As the HIV epidemic ages, health systems globally are faced with the reality that infected persons whom, at the height of the epidemic and pre-ART, were not expected to live long now have to negotiate aging with HIV and associated complications. With increasing success in treating HIV, people are living well into later life with HIV, the bulk of which are in the developing world, particularly the sub-Saharan Africa (SSA) region. Although there has been some interest in this topic, policies and interventions have not been forthcoming. HIV as it relates to older adults specifically remains largely ignored in this region.

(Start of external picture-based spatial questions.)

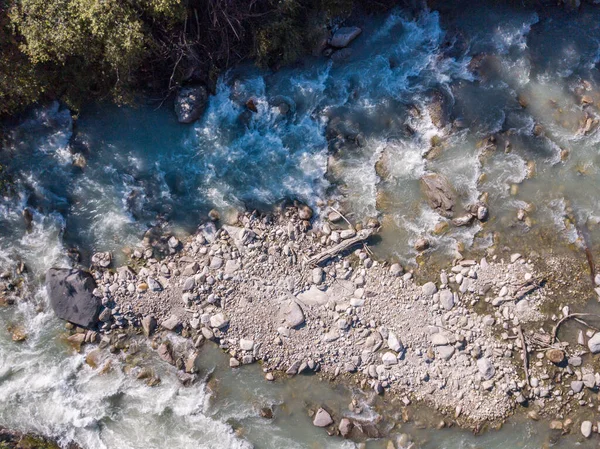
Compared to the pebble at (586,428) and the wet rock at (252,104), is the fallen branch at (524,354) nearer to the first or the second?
the pebble at (586,428)

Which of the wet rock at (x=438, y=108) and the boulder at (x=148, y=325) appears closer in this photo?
the boulder at (x=148, y=325)

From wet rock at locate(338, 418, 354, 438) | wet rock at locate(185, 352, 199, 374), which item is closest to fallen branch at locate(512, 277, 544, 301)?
wet rock at locate(338, 418, 354, 438)

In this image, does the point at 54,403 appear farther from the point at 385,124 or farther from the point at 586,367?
the point at 586,367

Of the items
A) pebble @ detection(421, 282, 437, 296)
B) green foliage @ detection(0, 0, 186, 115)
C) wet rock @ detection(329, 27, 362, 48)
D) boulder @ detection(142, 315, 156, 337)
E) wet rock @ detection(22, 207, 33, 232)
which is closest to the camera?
green foliage @ detection(0, 0, 186, 115)

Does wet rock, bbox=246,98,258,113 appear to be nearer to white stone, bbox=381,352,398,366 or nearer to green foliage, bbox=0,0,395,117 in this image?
green foliage, bbox=0,0,395,117

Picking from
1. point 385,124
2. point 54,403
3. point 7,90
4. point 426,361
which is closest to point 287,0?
point 385,124

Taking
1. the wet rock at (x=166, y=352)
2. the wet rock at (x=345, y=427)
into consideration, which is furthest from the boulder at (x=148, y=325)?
the wet rock at (x=345, y=427)
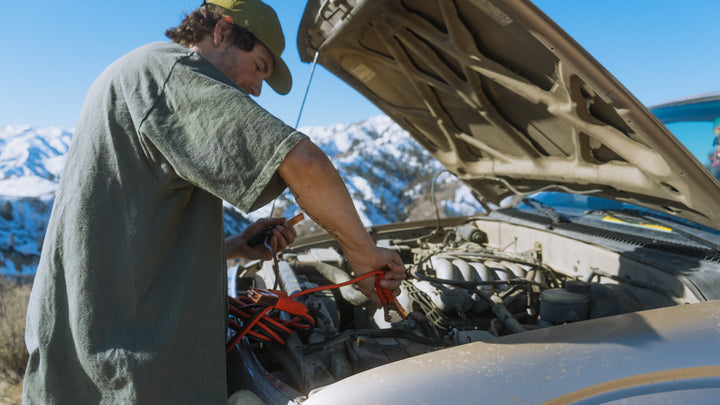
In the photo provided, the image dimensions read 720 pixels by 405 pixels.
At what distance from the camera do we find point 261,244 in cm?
182

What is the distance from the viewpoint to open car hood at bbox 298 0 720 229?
55.6 inches

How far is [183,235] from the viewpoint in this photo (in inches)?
45.3

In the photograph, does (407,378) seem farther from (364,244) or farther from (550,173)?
(550,173)

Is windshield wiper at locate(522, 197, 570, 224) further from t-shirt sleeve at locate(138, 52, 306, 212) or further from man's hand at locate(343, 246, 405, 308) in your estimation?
t-shirt sleeve at locate(138, 52, 306, 212)

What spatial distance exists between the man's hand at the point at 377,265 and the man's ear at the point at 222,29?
2.55ft

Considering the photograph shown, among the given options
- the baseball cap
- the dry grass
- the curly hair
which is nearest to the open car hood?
the baseball cap

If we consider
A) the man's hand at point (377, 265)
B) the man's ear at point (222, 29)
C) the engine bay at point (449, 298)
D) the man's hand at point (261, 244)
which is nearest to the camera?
the man's hand at point (377, 265)

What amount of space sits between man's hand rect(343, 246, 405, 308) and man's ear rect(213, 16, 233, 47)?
776 millimetres

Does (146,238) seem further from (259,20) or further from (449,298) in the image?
(449,298)

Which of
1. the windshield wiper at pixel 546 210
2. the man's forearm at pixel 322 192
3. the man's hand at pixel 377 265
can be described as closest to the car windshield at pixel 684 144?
the windshield wiper at pixel 546 210

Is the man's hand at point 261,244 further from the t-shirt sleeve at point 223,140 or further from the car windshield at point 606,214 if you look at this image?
the car windshield at point 606,214

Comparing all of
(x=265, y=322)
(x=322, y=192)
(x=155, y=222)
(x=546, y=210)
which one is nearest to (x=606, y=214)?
(x=546, y=210)

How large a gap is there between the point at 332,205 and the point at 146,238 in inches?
17.9

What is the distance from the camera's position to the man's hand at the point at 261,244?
1776 millimetres
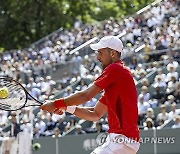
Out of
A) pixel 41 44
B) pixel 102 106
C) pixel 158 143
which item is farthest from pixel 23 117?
pixel 102 106

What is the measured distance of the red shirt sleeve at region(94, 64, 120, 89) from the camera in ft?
20.7

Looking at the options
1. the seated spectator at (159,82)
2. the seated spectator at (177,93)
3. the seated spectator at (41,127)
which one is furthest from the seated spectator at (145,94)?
the seated spectator at (41,127)

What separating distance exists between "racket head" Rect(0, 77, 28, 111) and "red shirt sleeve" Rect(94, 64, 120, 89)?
3.45ft

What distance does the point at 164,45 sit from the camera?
2067 cm

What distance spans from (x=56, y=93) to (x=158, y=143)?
Answer: 6331 millimetres

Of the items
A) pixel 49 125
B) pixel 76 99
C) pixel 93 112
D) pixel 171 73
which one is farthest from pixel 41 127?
pixel 76 99

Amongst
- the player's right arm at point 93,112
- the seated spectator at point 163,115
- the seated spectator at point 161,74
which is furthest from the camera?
the seated spectator at point 161,74

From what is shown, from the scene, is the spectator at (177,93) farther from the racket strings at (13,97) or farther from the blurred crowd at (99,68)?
the racket strings at (13,97)

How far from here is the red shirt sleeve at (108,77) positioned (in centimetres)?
631

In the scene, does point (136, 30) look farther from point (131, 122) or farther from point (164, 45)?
point (131, 122)

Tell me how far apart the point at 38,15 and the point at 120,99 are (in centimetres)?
3173

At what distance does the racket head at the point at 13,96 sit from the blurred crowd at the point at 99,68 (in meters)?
8.48

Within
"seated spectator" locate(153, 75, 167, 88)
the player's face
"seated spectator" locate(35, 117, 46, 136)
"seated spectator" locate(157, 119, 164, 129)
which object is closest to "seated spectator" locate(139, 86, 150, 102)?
"seated spectator" locate(153, 75, 167, 88)

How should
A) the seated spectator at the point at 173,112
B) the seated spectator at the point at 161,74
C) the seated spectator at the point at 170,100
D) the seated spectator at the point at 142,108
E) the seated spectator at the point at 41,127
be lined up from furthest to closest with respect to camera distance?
the seated spectator at the point at 41,127
the seated spectator at the point at 161,74
the seated spectator at the point at 170,100
the seated spectator at the point at 142,108
the seated spectator at the point at 173,112
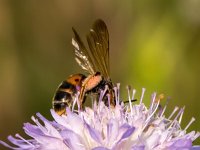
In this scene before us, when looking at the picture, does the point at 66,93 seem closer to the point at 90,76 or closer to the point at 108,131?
the point at 90,76

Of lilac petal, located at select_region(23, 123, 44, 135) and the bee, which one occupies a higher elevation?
the bee

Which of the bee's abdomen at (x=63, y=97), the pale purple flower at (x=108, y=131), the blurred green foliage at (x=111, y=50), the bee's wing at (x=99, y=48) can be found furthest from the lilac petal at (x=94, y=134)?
the blurred green foliage at (x=111, y=50)

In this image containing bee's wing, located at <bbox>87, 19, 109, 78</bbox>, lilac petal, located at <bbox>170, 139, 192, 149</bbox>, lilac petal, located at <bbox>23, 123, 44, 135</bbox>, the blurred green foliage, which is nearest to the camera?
lilac petal, located at <bbox>170, 139, 192, 149</bbox>

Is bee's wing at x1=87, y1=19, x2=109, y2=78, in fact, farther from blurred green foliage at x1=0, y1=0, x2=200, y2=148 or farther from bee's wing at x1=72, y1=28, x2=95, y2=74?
blurred green foliage at x1=0, y1=0, x2=200, y2=148

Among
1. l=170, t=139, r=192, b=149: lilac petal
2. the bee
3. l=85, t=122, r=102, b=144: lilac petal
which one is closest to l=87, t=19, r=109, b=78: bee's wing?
the bee

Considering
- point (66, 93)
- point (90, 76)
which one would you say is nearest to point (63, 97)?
point (66, 93)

A new challenge to thoroughly understand how the longevity of living with HIV is experienced within these resource limited settings has emerged.
By identifying the epidemiology and characteristics of older adults living with HIV (chapter 1), gauging the experiences and effects of aging on PLWH (chapter 2), elucidating and understanding the scope of co-morbidities associated with aging (chapter 3), and examining the policies and systems (chapter 4) that are in place in the Botswana health sector to facilitate provision of health services to the aging population in light of HIV as well as other conditions associated with the natural process of aging, this thesis aims to examine the quality of life, availability and effectiveness of care, as well as explore the experiences of older adults living with HIV. Botswana is a country in sub-Saharan Africa which besides being known to have the second highest documented national HIV prevalence (18.5%) in world, has been one of the very few in the region that has created a successful HIV treatment program.
In addition to the introduction and conclusions, this thesis contains four distinct, yet related chapters derived from related research work either published or under review in accordance with the requirements of the University of Sydney thesis by Publication Format.
The introduction provides a general overview and background summary of the literature on HIV and aging, the effects of these disease on adults globally, literature on older adults living with HIV as it relates to SSA, and Botswana in particular.
Chapter one uses national AIDS impact surveys to highlight the epidemiology and characteristics of older adults who are on HIV treatment and their treatment outcomes. It details demographic analyses of older people living with HIV in Botswana.
Chapter two examines the implications of the increase in the number of older PLWH on the health and social systems needed to provide adequate care and treatment. It looks in to the psychological effects of aging with HIV, life of poverty, secrecy, lack of social support and associated stigma, co-morbidity, the stress of aging associated with older PLWH’s unique circumstances, and coping strategies in Botswana.
Chapter three gauges the impact and effects of HIV and chronic illnesses on older PLWH on treatment, paying particular attention to the scope of co-morbidities associated with aging phenomenon. Chapter four examines the policies that are in place or lack thereof, in the Botswana Health sector, to facilitate provision of health care services to cope with an aging population.
Together these chapters provide a synergistic exploration of the issue of aging and HIV in a highly affected and resource challenged setting. The complex relationship of antiretroviral therapy, HIV and age, the implications of the increase in the number of older people living with HIV, on the health and social systems with the development and treatment of comorbidities makes the comprehensive care of older HIV infected patients a challenging endeavour.